Avatar photo

The problem with ‘log everything’ and how to solve it

I posted an answer this weekend on Quora about a very familiar problem — how a startup with a small engineering team should approach data & data infrastructure.

I’ve played the data-engineer-by-necessity role at several startups now and it’s not easy. Deploying infrastructure, hand-rolling integrations, and building dashboards all take time. And as an engineer, that’s time you could be using to build features or fix bugs.

And to make it worse, you might treat your data build-out like everything else you do — you might do a really good job. You craftsman, you!

It’ll be fast, extensible, and well-designed. And because it is, you’ll add every piece of data in sight to it.

You’ll sleep well knowing that you’re tracking everything (what we call optimistic event collection). Then you’ll wake up a week later and realize you haven’t made any decisions yet using all of this new data. There’s already too much of it to sort through.

Your next temptation will be to retroactively generate & fit hypotheses to what you’ve been capturing. And just like that you’ve gone and broken science.
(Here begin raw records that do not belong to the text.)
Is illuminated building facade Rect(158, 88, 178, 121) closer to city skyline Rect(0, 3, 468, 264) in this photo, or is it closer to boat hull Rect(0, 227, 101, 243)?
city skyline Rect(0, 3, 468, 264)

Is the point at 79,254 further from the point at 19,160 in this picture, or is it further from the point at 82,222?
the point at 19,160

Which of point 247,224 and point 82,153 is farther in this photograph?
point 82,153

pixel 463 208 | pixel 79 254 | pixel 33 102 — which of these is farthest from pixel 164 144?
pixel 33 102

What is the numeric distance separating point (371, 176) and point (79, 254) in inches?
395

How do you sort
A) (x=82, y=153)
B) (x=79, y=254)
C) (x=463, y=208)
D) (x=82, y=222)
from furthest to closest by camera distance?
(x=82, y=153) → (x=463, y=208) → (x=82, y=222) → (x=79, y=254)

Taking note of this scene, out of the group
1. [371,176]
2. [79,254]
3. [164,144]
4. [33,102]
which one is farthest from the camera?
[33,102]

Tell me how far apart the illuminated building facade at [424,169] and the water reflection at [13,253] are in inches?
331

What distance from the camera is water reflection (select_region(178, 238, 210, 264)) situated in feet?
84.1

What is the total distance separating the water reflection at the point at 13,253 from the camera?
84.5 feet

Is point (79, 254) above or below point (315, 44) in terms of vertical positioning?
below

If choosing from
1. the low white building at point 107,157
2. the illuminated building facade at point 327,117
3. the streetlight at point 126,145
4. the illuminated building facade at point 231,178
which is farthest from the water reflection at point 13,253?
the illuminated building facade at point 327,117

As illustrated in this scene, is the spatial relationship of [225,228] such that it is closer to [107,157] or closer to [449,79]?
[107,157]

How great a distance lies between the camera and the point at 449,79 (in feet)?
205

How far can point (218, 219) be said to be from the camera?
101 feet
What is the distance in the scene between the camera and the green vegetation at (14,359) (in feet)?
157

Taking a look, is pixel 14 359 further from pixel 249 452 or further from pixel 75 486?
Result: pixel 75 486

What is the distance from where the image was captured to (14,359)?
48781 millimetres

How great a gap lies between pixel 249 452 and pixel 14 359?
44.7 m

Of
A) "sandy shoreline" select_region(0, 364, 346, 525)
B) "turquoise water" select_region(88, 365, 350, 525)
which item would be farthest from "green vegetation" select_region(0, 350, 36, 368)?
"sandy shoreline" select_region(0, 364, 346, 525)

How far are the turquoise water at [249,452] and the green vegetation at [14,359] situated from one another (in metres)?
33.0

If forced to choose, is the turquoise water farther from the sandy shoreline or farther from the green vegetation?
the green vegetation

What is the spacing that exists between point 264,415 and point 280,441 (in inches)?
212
All is not lost. If you’re smart, or lucky, you’ll narrow your data down to what you care about and eventually swing your data investment into the black. But why start so deep in the red?

A better start might be to take a more ‘pessimistic’ approach. Identify precisely the metric you need to know, hypothesize about what influences it, and ignore the rest; tune out the noise. Build outward from there.

I suppose that’s the anecdotal, hits-close-to-home version of my Quora answer (below). If you’ve ever been in that situation, let’s get a beer and commiserate. And if you haven’t, let’s get a beer and celebrate!

Update: Kyle also answered this question and made some great points. Tracking too few events can result in slow iteration speeds or gaps in analysis. Read his answer for some tips on finding a suitable middle ground.

Logging (data): How should a web startup with a 2-person engineering team approach the “log everything” data infrastructure problem?

My disclaimer should follow from my topic bio — I work at Keen IO; we help customers think about this problem every day.

I agree with/encourage these points:

  • Do event-based analytics w/ flexible JSON. Think of your event properties as the ‘current state of the world’. Make payloads wide so you can look for correlations later.
  • You should absolutely own your data from the get-go.
  • Even if you have ‘ownership’, your data shouldn’t be locked into generic or isolated portals and views. You need the ability to compose exactly the queries and views that are meaningful to your specific problem with minimal investment.
  • Your core competency is building your product, not wrangling data or building data infrastructure. That said, any investments in analytics you make should not be throwaway. They should represent the customization of what’s available generically to your exact domain.

I disagree with the track everything mentality. Having too much data is the best excuse for not using any of it. Track what you think matters, but rapidly adjust this as you hone in on product-market fit.

Data FOMO causes more harm than good. Right now there are 5–10 metrics that represent 80–90% of what data can teach you about your product. Your job is to identify those 5–10 metrics and start tracking them.

All that said, we live in a world of cheap storage and powerful tools/APIs. Logging everything isn’t that expensive. Do it if it gives you piece of mind.

Just don’t trade breadth-and-comfort for depth-and-action. Broad data is more interesting than actionable. It’s only a few specific metrics you’ll actually use to make business decisions, and you need to understand what influences those numbers inside and out.